# TEXT PROVIDED:
===

# Film Review - The Fifth Element



## Steve Jordan (May 21, 2007)

*The Fifth Element* - a Luc Besson film (Bruce Willis, Gary Oldman, Milla Jovovich, Chris Tucker, Ian Holm)

(I just rewatched this the other day, and was surprised I did not see a review of it here.)

Luc Besson was clearly heavily influencd by sci-fi elements more common in Europe, as often depicted in publications like _Metal Hurlant_ (the original _Heavy Metal_), when crafting _The Fifth Element_.  The result is a sci-fi romp that stands apart from almost every American-made sci-fi film to date.  In the U.S., it just came and went, making little noise among critics or the public, but it is no less a great film, worthy of outright cult status.

The film tells the ages-spanning story of a universal evil on its way to Earth, and apparently capable of destroying All Universal Life from a single spot within an Egyptian temple (go figure).  The temple is apparently ready to defend Earth and All Life, but as World War II is imminent, the aliens who left the defensive weapon-- four powered stones, and a "Fifth Element"--decide the weapon is in danger, and must be removed and returned later... naturally, just before the evil returns to destroy All Life.

Which brings us to the 23rd century, where ex-military man, now cabbie Korben Dallas (Willis) gets involved with a priest (Holm) and his assistant to collect the stones and Fifth Element (Jovovich), and get them to the temple before it's too late.  And on the way, they have to deal with the antics of DJ Ruby Rod (Tucker, apparently the role he was borm for!), industrialist Zorn (Oldman), who is working for the evil and wants the stones at all costs, and Zorn's alien warrior/terrorist allies, who just want to get paid!

Throughout, Willis is effectively heroic, capable and a bit world-weary, while Jovovich plays innocent but deadly to the hilt.  Oldman plays the baddie in bed with Evil in a strangely-bent fashion (why do these people never understand that cooperating with the destruction of All Life includes themselves?), and Chris Tucker plays a flaming celebrity... well, as only Chris Tucker can.

===

# PROVIDED MATERIAL:

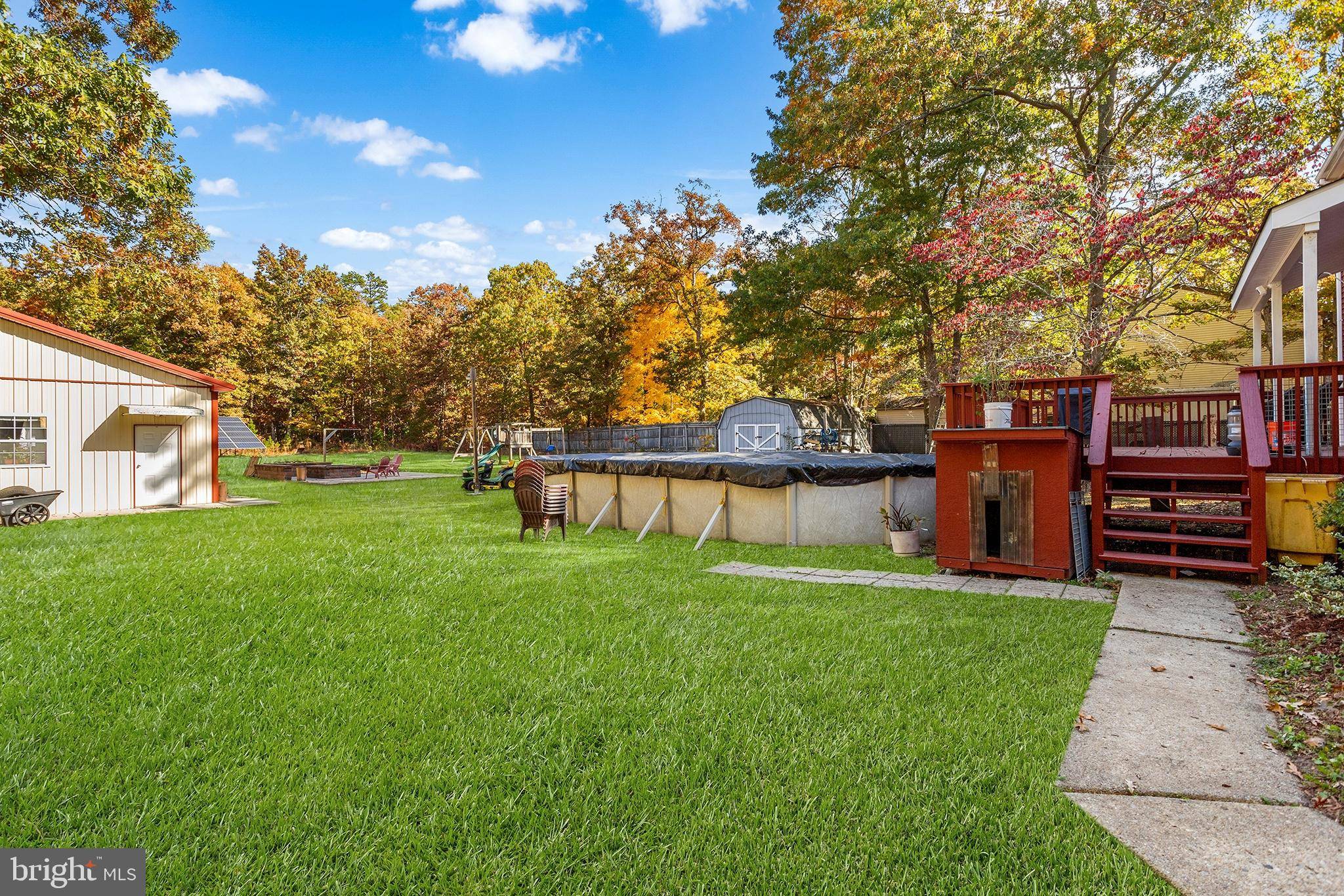 Egg Harbor Township, NJ 08234,6216 MILL RD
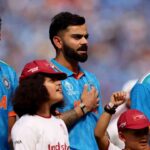 virat kohli odi india team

===

# GOAL OF THE EXERCISE:
Turn the paragraph of the review that opens "Throughout, Willis is effectively heroic" into a bulleted list with one line per actor, keeping its main facts.

# WRITTEN SOLUTION:
- Willis: effectively heroic, capable and a little world-weary.
- Jovovich: plays innocent but deadly to the hilt.
- Oldman: plays a villain in league with Evil, in a strangely bent fashion.
- Chris Tucker: plays a flaming celebrity, as only he can.